__Task prompt__.
Omit every picture, then return the listing verbatim.

__The data__.
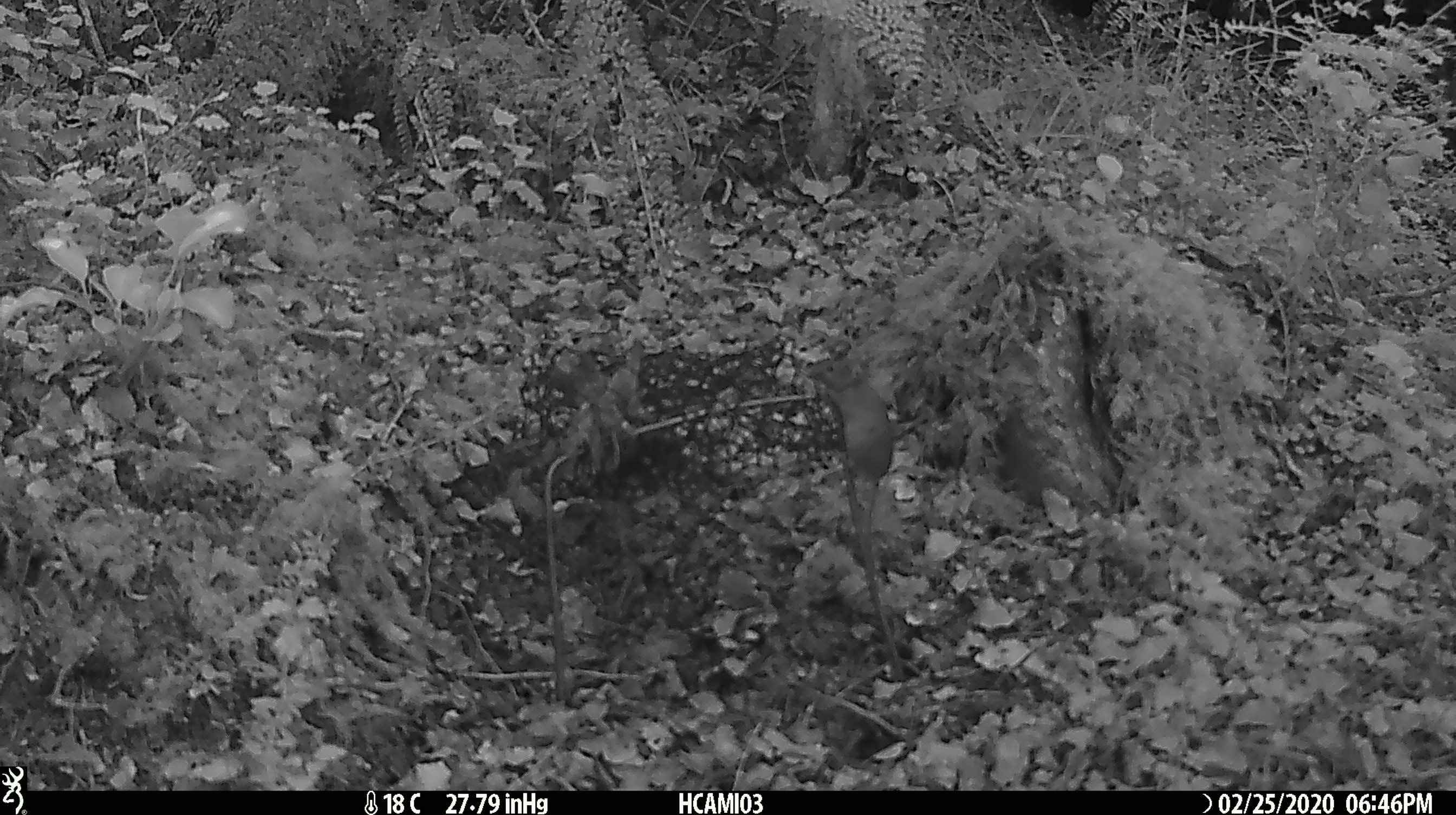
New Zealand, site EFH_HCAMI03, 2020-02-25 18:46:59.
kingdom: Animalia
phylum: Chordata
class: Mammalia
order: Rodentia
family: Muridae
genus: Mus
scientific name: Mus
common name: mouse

__Task answer__.
New Zealand, site EFH_HCAMI03, 2020-02-25 18:46:59.
kingdom: Animalia
phylum: Chordata
class: Mammalia
order: Rodentia
family: Muridae
genus: Mus
scientific name: Mus
common name: mouse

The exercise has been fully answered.